§ WORK TASK: Return the part of the partition appeal opinion starting at "The partition proceeding" and ending at "from this decree.", copied word for word.

Appeal by plaintiff from the Circuit Court of Lake county; the Hon. L. ERIC CAREY, Judge, presiding. Heard in this court at the May term, 1950. Judgment reversed and remanded with directions. Opinion filed December 6, 1950. Released for publication January 5, 1951.


The partition proceeding instituted by Katherine K. Masters against Paul H. Smythe, Jr. et al., was consolidated with a subsequent partition proceeding filed by Paul H. Smythe, Jr., against the Oak Park National Bank, as trustee for Katherine K. Smythe Masters, and the circuit court of Lake county entered a decree therein for partition and sale, subject to a lease between the Oak Park National Bank, as trustee, and Paul H. Smythe, Jr., with the proceeds thereof to be divided equally between Katherine K. Masters and Paul H. Smythe, Jr. Both Katherine K. Masters, hereinafter referred to as the plaintiff, and Paul H. Smythe, Jr., hereinafter referred to as the defendant, have appealed from this decree.

The paramount issues presented herein are whether the lease is in full force and effect, and whether the decree of sale orders a proper distribution of the proceeds in accordance with the interests of the parties in the premises.

From the record it appears that Katherine K. Smythe and Paul H. Smythe, Jr., originally owned the property in controversy in joint tenancy. On February 27, 1947, Katherine K. Smythe conveyed an undivided half interest in the premises to the Oak Park National Bank, as trustee, in an instrument whereby the bank agreed to hold the title for her, with remainder to her children, and to deal with the property only when authorized on her written direction. She had the sole power to deal with the title, and to manage and control the property. It was specifically stated that the trustee shall have no duty of management, or control, or the collection of rents, earnings, or proceeds, or the payment of taxes, insurance, or other liabilities. The only duty imposed upon the trustee was that if any property remains in the trust 20 years from the date of its creation, the property shall be sold and the proceeds divided among the persons entitled thereto.

§ ENTRIES PROVIDED:
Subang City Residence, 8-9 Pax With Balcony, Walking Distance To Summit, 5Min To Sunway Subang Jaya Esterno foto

...

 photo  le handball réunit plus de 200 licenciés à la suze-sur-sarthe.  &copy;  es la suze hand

--

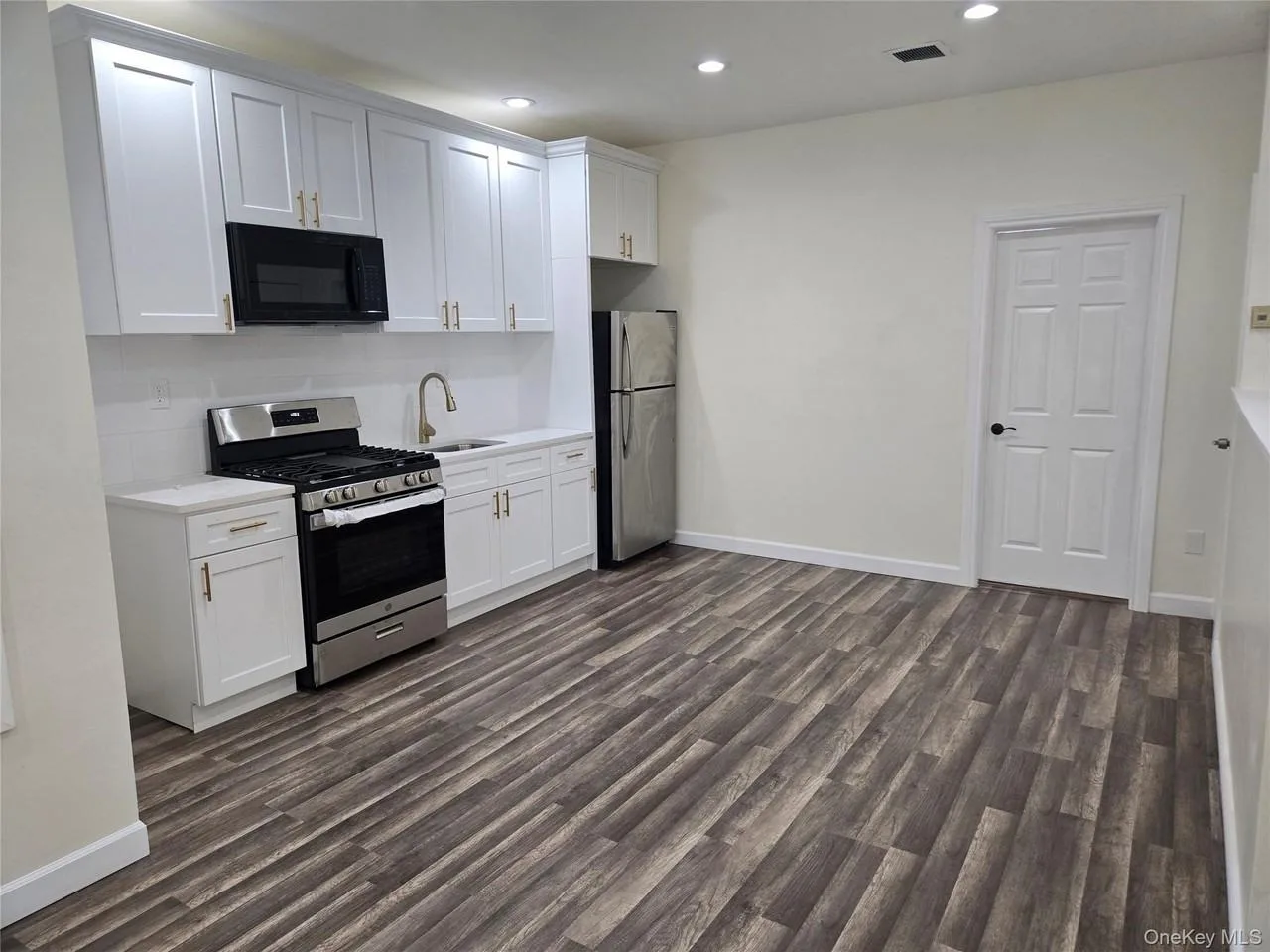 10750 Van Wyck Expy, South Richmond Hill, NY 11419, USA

§ ANSWER TO THE EXERCISE:
The partition proceeding instituted by Katherine K. Masters against Paul H. Smythe, Jr. et al., was consolidated with a subsequent partition proceeding filed by Paul H. Smythe, Jr., against the Oak Park National Bank, as trustee for Katherine K. Smythe Masters, and the circuit court of Lake county entered a decree therein for partition and sale, subject to a lease between the Oak Park National Bank, as trustee, and Paul H. Smythe, Jr., with the proceeds thereof to be divided equally between Katherine K. Masters and Paul H. Smythe, Jr. Both Katherine K. Masters, hereinafter referred to as the plaintiff, and Paul H. Smythe, Jr., hereinafter referred to as the defendant, have appealed from this decree.